** start **

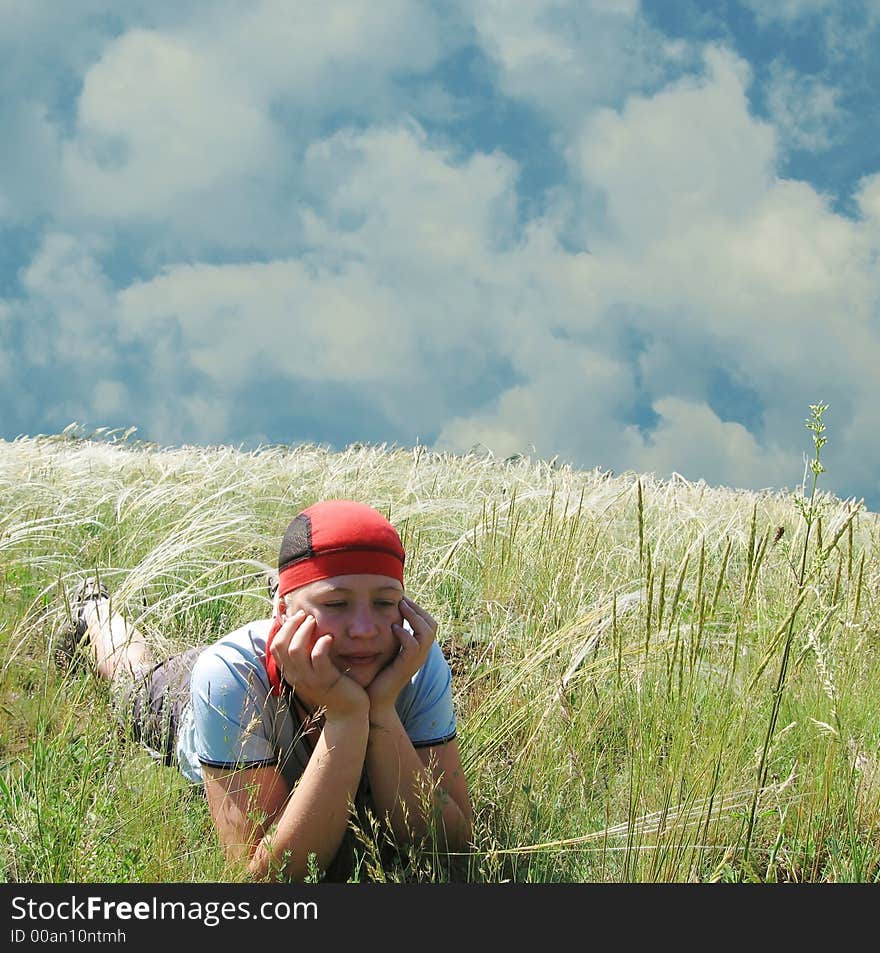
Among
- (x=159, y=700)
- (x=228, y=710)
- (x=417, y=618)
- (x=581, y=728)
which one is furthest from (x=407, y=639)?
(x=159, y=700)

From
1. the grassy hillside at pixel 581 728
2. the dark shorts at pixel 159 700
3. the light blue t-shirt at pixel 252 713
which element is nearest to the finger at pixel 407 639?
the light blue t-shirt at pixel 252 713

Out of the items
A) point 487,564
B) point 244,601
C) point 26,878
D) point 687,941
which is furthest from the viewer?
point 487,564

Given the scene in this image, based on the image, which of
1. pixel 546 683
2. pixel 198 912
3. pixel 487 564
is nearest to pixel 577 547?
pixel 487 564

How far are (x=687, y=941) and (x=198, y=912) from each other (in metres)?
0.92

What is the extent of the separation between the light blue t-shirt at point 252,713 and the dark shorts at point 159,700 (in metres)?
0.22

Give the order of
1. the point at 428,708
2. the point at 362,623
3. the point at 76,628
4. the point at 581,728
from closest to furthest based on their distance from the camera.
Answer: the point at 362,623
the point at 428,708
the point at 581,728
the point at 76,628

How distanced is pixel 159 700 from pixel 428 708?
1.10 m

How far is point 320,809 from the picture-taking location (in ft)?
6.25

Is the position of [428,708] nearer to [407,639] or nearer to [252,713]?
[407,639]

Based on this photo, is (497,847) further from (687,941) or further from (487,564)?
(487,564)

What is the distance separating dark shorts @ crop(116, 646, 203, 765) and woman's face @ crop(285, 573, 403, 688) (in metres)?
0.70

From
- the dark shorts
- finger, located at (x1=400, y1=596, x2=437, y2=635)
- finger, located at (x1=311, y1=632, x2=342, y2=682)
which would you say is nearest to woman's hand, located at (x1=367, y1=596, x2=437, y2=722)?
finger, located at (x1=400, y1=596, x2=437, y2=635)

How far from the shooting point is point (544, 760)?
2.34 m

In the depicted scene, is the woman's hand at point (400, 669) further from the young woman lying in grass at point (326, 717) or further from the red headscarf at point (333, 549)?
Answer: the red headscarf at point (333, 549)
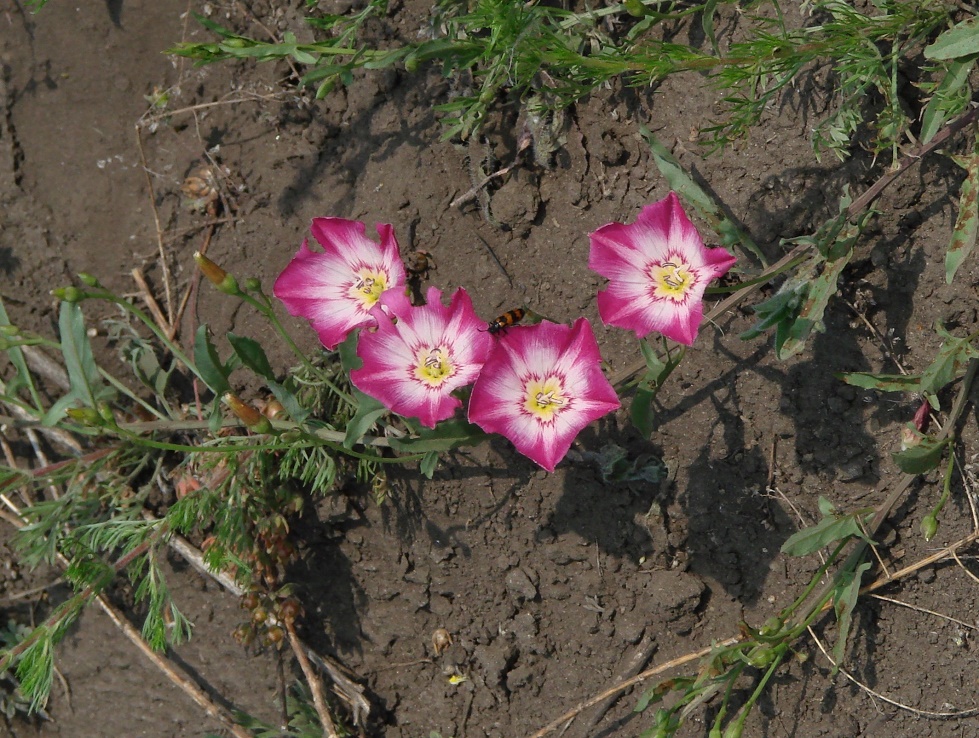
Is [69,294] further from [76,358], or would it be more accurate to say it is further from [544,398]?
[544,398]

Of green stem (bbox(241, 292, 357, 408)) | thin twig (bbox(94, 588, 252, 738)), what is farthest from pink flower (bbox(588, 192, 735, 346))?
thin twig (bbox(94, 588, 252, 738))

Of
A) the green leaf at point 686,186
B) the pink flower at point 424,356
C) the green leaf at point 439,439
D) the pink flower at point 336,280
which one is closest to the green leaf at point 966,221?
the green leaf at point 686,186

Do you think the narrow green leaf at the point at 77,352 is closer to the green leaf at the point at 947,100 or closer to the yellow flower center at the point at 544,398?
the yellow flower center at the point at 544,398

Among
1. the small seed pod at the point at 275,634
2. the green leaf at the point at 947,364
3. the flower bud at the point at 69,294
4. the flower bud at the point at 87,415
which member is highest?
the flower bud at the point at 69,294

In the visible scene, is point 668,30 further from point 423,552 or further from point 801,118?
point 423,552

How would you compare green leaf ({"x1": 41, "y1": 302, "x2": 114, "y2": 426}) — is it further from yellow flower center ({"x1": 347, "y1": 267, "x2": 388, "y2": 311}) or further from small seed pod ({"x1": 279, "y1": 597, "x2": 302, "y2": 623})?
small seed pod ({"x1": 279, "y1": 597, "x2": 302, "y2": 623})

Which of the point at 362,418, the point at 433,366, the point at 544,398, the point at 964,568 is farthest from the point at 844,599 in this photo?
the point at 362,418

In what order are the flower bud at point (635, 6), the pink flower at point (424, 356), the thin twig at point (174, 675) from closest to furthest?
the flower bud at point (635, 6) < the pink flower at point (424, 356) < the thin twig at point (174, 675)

** end **

**TO BE DONE**
Generate a word-for-word copy of the preceding records, excluding all pictures.

**EXERCISE SOLUTION**
Among
- (x=159, y=700)
- (x=228, y=710)
- (x=417, y=618)
- (x=581, y=728)
which one is furthest from (x=407, y=639)?
(x=159, y=700)

From
1. the grassy hillside at pixel 581 728
2. the dark shorts at pixel 159 700
3. the light blue t-shirt at pixel 252 713
which element is nearest to the finger at pixel 407 639?
the light blue t-shirt at pixel 252 713

Out of the items
A) point 487,564
B) point 244,601
C) point 26,878
D) point 687,941
which is furthest from the viewer?
point 487,564

Given the scene in this image, based on the image, which of
1. pixel 546 683
2. pixel 198 912
3. pixel 487 564
is nearest to pixel 577 547?
pixel 487 564

How far are (x=687, y=941) and (x=198, y=912) from each other (in metres)?
0.92

What is the extent of the separation between the light blue t-shirt at point 252,713 and the dark shorts at point 159,700 (in metres)?
0.22

Give the order of
1. the point at 428,708
2. the point at 362,623
3. the point at 76,628
4. the point at 581,728
from closest to furthest based on their distance from the camera.
Answer: the point at 362,623
the point at 428,708
the point at 581,728
the point at 76,628

How distanced is pixel 159 700 from pixel 428 708?
1.10 m

How far is point 320,809 from the picture-taking location (in ft)?
6.25

Is the position of [428,708] nearer to [407,639] or nearer to [252,713]?
[407,639]

Based on this photo, is (497,847) further from (687,941) or further from (487,564)?
(487,564)

What is the distance separating dark shorts @ crop(116, 646, 203, 765) and woman's face @ crop(285, 573, 403, 688) (in metres)?
0.70

From
- the dark shorts
- finger, located at (x1=400, y1=596, x2=437, y2=635)
- finger, located at (x1=311, y1=632, x2=342, y2=682)
which would you say is nearest to woman's hand, located at (x1=367, y1=596, x2=437, y2=722)?
finger, located at (x1=400, y1=596, x2=437, y2=635)

How far from the shooting point is point (544, 760)?
2.34 m

In the depicted scene, is the woman's hand at point (400, 669) further from the young woman lying in grass at point (326, 717) or further from the red headscarf at point (333, 549)?
Answer: the red headscarf at point (333, 549)
Is [69,294] further from [76,358], or would it be more accurate to say it is further from [544,398]?
[544,398]

Of green stem (bbox(241, 292, 357, 408)) | thin twig (bbox(94, 588, 252, 738)), what is farthest from pink flower (bbox(588, 192, 735, 346))?
thin twig (bbox(94, 588, 252, 738))

Of
A) the green leaf at point 686,186
B) the pink flower at point 424,356
C) the green leaf at point 439,439
D) the pink flower at point 336,280
which one is closest to the green leaf at point 966,221?
the green leaf at point 686,186

Do you think the narrow green leaf at the point at 77,352 is closer to the green leaf at the point at 947,100 or closer to the yellow flower center at the point at 544,398?
the yellow flower center at the point at 544,398

Among
1. the small seed pod at the point at 275,634
2. the green leaf at the point at 947,364
3. the flower bud at the point at 69,294
4. the flower bud at the point at 87,415
which member is highest?
the flower bud at the point at 69,294

In the visible scene, is point 668,30 further from point 423,552 or further from point 801,118?
point 423,552

How would you compare green leaf ({"x1": 41, "y1": 302, "x2": 114, "y2": 426}) — is it further from yellow flower center ({"x1": 347, "y1": 267, "x2": 388, "y2": 311}) or further from small seed pod ({"x1": 279, "y1": 597, "x2": 302, "y2": 623})?
small seed pod ({"x1": 279, "y1": 597, "x2": 302, "y2": 623})

Which of the point at 362,418, the point at 433,366, the point at 544,398, the point at 964,568 is farthest from the point at 844,599 in this photo?
the point at 362,418

In what order are the flower bud at point (635, 6), the pink flower at point (424, 356), the thin twig at point (174, 675) from closest to furthest?
the flower bud at point (635, 6) < the pink flower at point (424, 356) < the thin twig at point (174, 675)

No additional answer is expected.